"""
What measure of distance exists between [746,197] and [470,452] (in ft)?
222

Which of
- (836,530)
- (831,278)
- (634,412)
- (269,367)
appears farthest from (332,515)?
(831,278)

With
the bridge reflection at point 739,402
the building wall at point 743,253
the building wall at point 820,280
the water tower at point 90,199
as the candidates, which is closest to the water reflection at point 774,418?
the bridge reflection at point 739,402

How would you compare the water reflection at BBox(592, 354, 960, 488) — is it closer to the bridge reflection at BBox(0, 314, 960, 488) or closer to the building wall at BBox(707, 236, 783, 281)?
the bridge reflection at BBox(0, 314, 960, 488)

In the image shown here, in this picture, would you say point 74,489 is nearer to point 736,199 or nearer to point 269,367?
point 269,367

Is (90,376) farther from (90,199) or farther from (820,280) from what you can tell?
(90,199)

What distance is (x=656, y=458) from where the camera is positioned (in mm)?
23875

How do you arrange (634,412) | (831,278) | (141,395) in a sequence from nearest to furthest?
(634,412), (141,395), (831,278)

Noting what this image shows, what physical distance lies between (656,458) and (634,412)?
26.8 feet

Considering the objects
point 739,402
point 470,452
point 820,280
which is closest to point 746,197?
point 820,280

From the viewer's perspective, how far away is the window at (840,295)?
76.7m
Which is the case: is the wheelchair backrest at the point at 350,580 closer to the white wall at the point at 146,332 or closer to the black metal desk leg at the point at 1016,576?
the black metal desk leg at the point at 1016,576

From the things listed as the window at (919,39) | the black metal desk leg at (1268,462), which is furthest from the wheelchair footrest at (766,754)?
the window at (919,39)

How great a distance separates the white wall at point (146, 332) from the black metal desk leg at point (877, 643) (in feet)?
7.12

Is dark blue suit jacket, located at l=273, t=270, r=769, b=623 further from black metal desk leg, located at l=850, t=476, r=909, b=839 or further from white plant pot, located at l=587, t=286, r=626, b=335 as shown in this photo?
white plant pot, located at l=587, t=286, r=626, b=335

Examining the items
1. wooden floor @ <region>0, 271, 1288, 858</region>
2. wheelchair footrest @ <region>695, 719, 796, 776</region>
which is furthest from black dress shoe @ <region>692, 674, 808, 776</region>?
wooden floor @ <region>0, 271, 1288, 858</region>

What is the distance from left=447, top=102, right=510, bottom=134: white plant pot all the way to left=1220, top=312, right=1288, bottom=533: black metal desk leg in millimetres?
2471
"""
• **Written task**
Copy out word for word every line of the records above, starting at the line that contains "Is dark blue" and continuing through the final line of the records.

• **Correct result**
Is dark blue suit jacket, located at l=273, t=270, r=769, b=623 further from black metal desk leg, located at l=850, t=476, r=909, b=839 or further from white plant pot, located at l=587, t=286, r=626, b=335 as shown in this photo?
white plant pot, located at l=587, t=286, r=626, b=335

Examining the items
1. wooden floor @ <region>0, 271, 1288, 858</region>
2. wheelchair footrest @ <region>695, 719, 796, 776</region>
which is furthest from black dress shoe @ <region>692, 674, 808, 776</region>?
wooden floor @ <region>0, 271, 1288, 858</region>

What is the distance from left=447, top=102, right=510, bottom=134: white plant pot all the way to left=1220, top=312, right=1288, bottom=533: black metal desk leg in millimetres?
2471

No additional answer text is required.